Essential Hydration Tips for Your Child Athlete
As the body generates heat through exercise, the body temperature rises and produces sweat as a response. Sweating leads to fluid loss if it isn’t replaced. This can cause muscle fatigue and exhaustion, affecting function and increasing the risk of injury. The fluid loss process can begin before the child has even started playing.
According to research, up to 75% of 8- to 18-year-old athletes arrive to practice already dehydrated. To help avoid dehydration, it’s essential to encourage your child athlete to drink water in the morning and before and during the game.
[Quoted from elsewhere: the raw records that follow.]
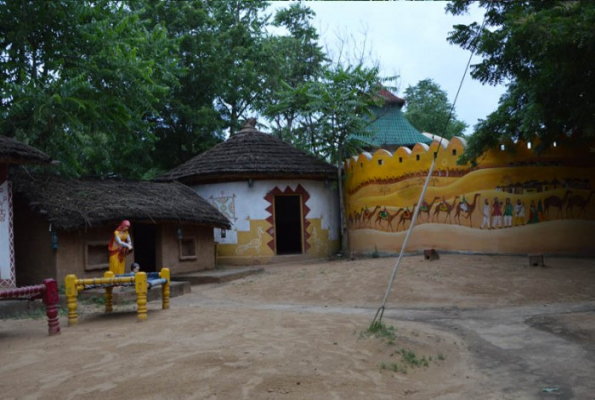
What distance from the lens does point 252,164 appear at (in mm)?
17734

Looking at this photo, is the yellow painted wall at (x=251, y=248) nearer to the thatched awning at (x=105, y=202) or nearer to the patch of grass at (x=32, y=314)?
the thatched awning at (x=105, y=202)

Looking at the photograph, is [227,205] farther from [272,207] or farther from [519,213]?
[519,213]

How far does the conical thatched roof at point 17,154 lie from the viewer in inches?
406

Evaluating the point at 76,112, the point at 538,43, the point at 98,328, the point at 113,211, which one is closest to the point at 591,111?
the point at 538,43

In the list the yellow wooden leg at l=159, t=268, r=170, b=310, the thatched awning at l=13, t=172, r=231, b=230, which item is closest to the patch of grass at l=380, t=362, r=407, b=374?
the yellow wooden leg at l=159, t=268, r=170, b=310

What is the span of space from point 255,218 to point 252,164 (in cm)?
175

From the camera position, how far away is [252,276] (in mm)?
15016

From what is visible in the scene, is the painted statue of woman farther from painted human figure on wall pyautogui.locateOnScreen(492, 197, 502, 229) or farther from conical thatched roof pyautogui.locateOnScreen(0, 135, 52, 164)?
painted human figure on wall pyautogui.locateOnScreen(492, 197, 502, 229)

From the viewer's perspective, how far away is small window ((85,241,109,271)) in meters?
12.6

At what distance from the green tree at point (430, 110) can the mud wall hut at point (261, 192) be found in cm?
1358

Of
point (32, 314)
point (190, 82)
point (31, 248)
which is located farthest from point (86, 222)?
point (190, 82)

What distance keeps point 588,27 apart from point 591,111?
212 cm

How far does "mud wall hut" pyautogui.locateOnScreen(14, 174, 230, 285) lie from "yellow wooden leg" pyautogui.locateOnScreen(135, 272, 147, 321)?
14.3 feet

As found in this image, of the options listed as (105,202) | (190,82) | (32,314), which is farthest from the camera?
(190,82)
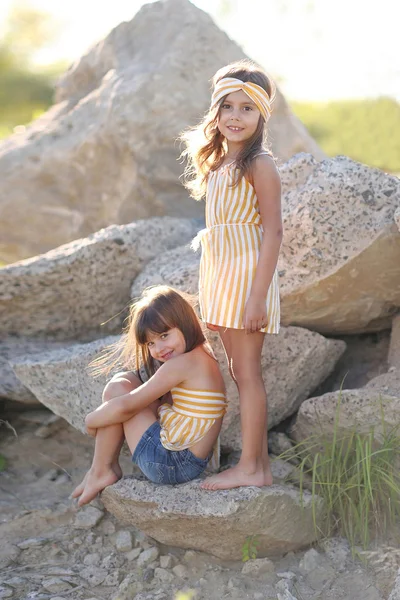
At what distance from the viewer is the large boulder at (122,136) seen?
14.4 ft

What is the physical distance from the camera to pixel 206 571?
2688mm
Adults can help children prevent fluid loss and dehydration by keeping an eye on the many warning signs. Some symptoms of dehydration can include dry mouth, sticky saliva, lack of energy, dizziness, headache, and more. If you notice kids experiencing any of these signs, it’s essential to get them to a cooler space, provide cold water and continue to monitor them. Urine output is also another way of telling dehydration. If your child has dark-yellow urine or is urinating small, infrequent amounts, it is a sign they are not getting enough to drink.
Water bottles, Snacks, & Beverages
Another way adults and coaches can help is always to bring a big sports bag packed with water bottles, snacks, and beverages. Drinking enough water is necessary, but having healthy snacks on gameday is also helpful. Kids need to perform from nuts to granola bars.
Providing the nutrients they need can improve their whole sports-playing experience. Sports drinks are another great way to replace electrolytes but aren’t necessary depending on the duration and intensity of the exercise. You might want to keep some sports drinks on hand for picky eaters, but be sure to steer clear of energy drinks — they are not the same.
Remind your little athlete that staying hydrated is essential. Every time they eat or drink, it’s an opportunity for them to make their body healthier. For more information about hydration, please see the accompanying resource by Axio Athletic.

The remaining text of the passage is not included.